══ Working data ══

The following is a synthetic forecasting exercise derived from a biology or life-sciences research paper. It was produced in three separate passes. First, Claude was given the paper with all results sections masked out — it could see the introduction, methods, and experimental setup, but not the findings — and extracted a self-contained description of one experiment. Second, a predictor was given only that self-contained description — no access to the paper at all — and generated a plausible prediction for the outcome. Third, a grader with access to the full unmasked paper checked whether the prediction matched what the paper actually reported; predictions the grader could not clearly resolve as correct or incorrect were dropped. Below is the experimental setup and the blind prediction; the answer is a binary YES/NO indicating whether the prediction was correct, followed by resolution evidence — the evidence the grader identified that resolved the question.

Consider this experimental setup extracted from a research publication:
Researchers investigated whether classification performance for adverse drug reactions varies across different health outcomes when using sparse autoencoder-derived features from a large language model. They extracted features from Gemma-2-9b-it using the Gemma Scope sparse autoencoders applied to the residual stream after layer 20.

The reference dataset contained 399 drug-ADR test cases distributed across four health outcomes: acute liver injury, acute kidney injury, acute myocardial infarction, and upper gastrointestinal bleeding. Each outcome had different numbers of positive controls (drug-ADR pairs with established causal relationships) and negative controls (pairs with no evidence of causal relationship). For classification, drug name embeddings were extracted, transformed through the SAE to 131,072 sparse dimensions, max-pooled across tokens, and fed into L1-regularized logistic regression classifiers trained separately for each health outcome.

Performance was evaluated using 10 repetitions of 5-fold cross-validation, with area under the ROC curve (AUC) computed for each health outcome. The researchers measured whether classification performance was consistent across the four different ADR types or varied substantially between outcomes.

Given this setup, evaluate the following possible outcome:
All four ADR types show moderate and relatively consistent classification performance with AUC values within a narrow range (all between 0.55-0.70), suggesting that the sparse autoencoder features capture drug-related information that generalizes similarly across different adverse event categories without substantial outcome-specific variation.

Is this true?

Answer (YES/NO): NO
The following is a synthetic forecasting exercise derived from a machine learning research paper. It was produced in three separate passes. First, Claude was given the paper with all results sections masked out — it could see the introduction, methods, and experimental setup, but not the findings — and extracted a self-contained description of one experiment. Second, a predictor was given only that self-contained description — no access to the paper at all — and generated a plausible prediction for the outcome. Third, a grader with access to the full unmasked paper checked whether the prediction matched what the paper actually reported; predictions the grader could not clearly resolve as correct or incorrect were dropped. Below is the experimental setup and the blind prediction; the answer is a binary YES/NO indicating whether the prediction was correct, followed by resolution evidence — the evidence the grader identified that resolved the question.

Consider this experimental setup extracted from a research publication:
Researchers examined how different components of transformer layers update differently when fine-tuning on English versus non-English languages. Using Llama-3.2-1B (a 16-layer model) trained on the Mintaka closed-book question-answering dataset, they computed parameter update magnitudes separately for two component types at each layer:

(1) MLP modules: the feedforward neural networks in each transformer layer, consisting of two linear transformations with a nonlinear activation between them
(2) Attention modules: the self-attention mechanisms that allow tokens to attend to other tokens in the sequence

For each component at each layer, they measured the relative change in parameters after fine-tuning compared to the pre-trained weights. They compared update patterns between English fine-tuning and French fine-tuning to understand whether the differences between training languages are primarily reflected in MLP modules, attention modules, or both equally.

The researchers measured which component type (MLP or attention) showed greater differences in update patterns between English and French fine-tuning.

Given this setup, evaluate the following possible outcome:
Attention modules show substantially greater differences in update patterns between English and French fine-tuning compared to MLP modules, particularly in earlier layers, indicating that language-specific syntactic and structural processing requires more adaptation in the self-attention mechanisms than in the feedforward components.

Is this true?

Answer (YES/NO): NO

═══
══ Working data ══

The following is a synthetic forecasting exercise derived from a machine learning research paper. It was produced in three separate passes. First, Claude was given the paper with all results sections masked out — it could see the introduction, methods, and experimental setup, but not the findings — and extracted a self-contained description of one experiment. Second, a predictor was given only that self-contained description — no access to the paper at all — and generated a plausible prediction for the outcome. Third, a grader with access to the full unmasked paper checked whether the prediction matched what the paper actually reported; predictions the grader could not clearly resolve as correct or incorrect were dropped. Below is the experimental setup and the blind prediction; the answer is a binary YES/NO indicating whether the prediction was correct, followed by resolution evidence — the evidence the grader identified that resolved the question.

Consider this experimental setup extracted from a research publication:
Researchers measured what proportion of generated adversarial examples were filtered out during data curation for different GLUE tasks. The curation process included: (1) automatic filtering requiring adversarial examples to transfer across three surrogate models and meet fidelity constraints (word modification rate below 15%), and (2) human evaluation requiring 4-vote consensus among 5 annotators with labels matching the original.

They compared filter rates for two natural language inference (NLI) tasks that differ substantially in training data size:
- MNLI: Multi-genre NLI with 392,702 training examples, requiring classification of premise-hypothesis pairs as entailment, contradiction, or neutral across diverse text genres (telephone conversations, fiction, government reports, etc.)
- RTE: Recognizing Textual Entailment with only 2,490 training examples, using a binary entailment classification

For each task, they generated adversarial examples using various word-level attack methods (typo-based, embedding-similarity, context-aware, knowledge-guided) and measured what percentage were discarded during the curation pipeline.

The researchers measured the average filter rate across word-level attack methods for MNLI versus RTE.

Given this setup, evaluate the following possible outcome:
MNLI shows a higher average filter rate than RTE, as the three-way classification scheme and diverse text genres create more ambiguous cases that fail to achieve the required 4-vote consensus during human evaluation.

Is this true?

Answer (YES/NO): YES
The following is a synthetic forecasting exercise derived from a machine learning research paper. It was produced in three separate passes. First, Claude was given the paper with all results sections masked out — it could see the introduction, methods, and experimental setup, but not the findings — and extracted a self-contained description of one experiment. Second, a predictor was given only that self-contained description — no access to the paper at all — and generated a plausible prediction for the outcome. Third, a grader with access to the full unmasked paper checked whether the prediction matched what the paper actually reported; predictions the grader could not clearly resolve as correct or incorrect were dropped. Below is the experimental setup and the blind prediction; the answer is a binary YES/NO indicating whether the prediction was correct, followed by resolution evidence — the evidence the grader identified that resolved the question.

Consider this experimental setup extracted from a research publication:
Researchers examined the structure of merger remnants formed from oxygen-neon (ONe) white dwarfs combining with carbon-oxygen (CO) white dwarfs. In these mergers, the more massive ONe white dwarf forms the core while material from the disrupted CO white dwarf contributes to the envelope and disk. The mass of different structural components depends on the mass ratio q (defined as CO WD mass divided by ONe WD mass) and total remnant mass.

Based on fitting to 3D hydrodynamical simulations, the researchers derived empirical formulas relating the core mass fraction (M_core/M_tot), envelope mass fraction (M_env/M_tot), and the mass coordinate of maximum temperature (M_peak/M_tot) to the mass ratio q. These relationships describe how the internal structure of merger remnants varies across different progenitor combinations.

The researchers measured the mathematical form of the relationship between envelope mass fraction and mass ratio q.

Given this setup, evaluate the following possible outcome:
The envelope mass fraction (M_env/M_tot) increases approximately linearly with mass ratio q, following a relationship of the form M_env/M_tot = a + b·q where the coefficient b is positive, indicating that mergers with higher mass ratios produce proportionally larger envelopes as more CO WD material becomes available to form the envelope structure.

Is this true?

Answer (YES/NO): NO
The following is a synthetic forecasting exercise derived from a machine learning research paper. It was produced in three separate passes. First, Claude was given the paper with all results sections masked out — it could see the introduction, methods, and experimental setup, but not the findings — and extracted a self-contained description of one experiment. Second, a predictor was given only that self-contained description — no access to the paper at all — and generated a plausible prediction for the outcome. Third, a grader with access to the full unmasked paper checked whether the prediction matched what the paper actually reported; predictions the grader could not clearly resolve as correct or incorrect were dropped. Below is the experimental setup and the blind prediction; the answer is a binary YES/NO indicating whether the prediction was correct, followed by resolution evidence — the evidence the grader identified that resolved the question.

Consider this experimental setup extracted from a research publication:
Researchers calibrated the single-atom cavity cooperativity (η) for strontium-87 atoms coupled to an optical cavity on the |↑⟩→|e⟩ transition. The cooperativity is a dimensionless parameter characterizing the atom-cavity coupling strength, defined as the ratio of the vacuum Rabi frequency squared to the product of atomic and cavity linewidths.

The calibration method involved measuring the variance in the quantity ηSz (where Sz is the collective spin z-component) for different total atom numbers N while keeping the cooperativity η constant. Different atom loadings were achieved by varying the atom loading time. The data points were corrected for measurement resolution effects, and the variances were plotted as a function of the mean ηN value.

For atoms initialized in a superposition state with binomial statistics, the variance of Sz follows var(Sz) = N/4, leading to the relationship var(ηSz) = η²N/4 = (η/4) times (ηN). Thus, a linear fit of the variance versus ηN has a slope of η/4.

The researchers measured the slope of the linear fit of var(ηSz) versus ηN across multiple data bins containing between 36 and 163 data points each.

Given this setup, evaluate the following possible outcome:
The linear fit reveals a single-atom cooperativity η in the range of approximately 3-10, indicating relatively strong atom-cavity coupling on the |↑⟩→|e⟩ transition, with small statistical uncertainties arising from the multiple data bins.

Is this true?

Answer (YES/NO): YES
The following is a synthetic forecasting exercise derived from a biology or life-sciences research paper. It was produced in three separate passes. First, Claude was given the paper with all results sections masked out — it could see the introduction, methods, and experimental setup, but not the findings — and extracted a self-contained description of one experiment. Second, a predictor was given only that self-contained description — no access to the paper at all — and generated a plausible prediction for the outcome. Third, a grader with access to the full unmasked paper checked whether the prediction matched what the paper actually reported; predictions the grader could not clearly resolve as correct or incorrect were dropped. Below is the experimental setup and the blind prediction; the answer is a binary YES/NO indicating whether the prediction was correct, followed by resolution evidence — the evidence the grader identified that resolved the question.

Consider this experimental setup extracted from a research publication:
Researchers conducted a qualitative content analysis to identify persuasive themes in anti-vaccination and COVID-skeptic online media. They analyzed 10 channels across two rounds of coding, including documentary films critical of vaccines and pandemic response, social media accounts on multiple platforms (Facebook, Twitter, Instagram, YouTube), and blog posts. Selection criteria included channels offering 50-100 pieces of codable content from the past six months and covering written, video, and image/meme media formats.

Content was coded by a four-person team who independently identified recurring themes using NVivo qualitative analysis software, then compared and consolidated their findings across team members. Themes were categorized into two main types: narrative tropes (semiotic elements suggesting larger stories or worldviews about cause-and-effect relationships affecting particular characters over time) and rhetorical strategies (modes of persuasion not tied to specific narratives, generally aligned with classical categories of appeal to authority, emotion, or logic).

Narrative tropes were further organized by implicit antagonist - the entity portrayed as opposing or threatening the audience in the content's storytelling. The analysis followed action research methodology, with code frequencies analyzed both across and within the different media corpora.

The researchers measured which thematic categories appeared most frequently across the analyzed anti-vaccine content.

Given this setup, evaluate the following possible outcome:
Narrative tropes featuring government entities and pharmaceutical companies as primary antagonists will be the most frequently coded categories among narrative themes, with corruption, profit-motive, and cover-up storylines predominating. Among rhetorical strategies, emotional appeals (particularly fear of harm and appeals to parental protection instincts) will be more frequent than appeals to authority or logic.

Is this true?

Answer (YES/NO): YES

═══

From the entries, report every line in which the string "mechanisms" occurs.

(2) Attention modules: the self-attention mechanisms that allow tokens to attend to other tokens in the sequence
Attention modules show substantially greater differences in update patterns between English and French fine-tuning compared to MLP modules, particularly in earlier layers, indicating that language-specific syntactic and structural processing requires more adaptation in the self-attention mechanisms than in the feedforward components.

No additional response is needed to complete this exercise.